---- Data to examine

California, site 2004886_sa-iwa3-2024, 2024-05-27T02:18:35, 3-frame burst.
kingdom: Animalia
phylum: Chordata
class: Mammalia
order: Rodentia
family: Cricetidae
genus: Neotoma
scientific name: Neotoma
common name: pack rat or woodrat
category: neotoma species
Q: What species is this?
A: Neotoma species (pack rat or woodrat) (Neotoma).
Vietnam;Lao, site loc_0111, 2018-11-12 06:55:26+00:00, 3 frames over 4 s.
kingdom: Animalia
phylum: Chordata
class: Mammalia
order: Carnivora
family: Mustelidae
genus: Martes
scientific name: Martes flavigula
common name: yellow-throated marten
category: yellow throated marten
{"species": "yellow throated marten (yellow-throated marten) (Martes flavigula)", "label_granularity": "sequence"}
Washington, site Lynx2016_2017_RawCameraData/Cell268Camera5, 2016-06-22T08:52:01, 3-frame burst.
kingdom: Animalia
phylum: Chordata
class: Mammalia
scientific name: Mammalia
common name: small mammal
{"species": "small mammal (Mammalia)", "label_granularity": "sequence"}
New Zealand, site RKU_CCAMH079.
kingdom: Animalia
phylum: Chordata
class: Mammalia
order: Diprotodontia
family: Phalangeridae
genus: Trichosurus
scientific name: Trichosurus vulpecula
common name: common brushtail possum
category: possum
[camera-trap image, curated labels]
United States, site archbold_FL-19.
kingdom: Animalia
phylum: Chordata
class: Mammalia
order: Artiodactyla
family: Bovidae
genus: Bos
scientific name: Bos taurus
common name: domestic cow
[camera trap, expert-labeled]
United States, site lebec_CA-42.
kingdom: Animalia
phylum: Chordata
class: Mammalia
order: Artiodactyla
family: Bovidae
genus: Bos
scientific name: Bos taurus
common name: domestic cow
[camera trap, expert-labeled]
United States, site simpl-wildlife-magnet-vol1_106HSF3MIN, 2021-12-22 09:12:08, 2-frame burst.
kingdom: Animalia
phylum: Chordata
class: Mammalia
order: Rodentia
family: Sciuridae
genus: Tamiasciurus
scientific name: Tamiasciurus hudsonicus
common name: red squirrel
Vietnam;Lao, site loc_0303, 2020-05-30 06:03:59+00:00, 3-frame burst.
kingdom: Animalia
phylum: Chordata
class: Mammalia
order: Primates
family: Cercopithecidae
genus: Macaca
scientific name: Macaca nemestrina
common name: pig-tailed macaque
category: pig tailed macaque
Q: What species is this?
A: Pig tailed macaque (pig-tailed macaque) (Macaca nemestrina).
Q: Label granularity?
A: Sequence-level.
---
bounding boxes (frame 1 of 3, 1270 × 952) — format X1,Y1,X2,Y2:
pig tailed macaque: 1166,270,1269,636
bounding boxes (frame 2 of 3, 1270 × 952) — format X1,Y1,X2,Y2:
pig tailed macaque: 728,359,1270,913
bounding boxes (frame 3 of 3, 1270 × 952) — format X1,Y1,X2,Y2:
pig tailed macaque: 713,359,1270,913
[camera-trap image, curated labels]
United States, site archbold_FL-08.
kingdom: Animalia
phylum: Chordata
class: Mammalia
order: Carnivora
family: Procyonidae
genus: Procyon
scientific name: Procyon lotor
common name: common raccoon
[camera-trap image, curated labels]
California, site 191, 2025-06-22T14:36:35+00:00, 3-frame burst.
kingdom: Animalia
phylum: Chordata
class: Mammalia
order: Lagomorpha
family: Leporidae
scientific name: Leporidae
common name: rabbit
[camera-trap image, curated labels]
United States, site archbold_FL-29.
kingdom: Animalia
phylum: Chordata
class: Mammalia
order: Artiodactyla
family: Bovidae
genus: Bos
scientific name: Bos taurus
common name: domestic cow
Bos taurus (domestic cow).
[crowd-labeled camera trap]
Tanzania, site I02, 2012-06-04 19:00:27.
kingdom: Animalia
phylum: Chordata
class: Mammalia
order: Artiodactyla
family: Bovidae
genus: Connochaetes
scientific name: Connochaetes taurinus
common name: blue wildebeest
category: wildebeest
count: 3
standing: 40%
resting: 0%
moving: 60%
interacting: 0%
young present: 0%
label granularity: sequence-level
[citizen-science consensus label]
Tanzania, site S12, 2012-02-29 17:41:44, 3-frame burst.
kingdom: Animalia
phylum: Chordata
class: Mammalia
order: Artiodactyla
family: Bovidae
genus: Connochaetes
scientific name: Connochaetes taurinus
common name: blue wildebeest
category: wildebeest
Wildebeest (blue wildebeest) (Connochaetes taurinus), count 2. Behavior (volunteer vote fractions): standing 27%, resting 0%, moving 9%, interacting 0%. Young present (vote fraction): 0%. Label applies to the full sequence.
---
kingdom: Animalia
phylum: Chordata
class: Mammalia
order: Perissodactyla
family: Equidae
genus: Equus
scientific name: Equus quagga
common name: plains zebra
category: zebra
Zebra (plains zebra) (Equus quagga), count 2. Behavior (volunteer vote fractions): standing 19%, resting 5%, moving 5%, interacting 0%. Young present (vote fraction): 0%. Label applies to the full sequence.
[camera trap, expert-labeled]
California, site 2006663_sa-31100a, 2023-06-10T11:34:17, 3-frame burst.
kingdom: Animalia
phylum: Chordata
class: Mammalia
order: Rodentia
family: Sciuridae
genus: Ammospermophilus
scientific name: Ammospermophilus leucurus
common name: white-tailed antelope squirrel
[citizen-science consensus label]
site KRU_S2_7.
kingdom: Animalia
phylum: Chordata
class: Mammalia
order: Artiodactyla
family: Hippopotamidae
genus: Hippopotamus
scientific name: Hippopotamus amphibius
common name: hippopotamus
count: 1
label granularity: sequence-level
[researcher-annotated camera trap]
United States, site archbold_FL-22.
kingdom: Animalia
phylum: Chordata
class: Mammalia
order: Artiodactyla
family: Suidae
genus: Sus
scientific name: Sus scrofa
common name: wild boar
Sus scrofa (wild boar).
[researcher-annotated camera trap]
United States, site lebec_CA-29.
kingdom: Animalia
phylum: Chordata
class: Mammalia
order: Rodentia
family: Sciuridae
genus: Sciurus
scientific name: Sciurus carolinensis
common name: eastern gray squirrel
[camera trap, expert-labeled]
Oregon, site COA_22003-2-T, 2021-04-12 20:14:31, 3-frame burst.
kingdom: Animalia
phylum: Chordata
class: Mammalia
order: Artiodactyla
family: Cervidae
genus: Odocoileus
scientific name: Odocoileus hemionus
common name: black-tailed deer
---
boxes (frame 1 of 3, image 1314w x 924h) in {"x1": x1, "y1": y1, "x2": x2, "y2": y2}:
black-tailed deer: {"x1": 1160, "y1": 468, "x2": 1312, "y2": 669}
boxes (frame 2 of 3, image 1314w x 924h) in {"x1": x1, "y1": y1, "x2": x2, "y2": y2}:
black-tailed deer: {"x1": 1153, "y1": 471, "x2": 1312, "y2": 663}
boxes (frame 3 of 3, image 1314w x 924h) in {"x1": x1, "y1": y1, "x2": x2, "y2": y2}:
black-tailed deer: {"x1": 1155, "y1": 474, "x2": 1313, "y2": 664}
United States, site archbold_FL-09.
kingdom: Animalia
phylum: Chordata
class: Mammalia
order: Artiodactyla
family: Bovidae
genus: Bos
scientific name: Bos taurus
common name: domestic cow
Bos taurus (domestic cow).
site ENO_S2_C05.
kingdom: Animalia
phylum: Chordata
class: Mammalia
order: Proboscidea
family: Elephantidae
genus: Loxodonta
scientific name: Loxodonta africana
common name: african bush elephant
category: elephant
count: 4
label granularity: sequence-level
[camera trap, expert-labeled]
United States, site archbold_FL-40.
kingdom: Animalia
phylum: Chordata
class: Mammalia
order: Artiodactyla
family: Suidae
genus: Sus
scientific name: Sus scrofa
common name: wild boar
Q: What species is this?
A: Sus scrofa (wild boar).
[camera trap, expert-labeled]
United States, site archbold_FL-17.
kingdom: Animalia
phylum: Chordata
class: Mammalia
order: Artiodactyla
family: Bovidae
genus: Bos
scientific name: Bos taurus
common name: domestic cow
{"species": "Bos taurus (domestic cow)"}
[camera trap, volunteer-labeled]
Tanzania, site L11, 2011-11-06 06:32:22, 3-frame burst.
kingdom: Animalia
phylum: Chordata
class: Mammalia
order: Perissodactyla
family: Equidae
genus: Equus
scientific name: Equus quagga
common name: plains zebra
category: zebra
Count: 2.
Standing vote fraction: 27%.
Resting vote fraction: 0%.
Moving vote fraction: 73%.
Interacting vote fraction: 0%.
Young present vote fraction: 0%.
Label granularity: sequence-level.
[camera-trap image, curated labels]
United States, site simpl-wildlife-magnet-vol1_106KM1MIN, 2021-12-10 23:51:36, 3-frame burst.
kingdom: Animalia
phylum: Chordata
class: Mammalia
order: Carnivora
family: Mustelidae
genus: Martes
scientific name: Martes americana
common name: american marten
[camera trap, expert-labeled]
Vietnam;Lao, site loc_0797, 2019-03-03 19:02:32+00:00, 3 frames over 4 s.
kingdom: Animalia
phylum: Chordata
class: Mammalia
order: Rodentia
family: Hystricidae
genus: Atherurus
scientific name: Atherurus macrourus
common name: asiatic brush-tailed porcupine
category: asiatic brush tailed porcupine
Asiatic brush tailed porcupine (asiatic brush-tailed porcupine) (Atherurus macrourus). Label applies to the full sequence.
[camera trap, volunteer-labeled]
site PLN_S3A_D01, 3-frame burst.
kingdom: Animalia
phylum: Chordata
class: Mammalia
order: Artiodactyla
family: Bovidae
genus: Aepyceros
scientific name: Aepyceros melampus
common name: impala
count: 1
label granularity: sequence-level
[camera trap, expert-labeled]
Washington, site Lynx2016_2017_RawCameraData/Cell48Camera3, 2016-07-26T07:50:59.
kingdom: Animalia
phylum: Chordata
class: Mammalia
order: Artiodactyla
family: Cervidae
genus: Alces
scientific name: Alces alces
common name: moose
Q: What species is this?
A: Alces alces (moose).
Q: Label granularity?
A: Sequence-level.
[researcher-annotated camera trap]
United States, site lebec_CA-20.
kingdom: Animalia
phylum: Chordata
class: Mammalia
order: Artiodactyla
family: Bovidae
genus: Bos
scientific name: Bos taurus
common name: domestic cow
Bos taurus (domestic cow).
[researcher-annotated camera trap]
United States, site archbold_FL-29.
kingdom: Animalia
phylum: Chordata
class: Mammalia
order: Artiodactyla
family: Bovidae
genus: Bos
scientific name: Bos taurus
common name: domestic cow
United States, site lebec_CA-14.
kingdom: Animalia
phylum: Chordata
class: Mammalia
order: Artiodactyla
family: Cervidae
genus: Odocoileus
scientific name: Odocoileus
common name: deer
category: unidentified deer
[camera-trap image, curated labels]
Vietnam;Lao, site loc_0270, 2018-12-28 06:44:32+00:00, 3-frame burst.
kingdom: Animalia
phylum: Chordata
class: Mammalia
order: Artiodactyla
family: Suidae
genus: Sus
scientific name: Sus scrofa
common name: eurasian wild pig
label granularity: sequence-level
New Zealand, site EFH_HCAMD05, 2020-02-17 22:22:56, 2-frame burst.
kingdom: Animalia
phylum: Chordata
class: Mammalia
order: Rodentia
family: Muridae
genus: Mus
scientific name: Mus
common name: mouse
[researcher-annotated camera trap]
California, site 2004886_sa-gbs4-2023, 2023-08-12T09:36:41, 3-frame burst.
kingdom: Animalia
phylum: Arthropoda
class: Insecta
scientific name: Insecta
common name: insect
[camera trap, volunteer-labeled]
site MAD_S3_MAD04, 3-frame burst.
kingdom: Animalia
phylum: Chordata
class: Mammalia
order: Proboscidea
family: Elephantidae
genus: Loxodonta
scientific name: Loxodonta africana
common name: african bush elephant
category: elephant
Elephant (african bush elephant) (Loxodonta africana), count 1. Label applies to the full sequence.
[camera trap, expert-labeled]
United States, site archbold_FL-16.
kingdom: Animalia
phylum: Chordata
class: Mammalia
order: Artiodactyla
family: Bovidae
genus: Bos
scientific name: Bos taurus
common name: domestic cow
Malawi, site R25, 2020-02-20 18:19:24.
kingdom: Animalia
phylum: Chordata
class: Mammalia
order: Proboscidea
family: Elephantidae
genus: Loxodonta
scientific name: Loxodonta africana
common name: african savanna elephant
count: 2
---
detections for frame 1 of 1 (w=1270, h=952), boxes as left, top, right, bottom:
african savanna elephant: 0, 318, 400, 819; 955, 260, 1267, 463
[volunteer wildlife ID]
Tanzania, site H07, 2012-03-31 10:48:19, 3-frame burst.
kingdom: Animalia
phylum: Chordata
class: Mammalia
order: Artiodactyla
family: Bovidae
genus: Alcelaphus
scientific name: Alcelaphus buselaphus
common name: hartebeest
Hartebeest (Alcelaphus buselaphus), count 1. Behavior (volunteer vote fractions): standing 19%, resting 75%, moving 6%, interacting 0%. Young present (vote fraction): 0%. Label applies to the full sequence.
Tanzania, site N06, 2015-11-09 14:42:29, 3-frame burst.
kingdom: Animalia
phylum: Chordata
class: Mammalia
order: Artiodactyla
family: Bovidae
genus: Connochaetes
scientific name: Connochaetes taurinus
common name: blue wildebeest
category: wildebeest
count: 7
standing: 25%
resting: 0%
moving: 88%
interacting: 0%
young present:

--------

• _Prompt_
Count the lines of the entries that hold the string "Odocoileus", then state that number and nothing more.

• _Answer to the exercise_
4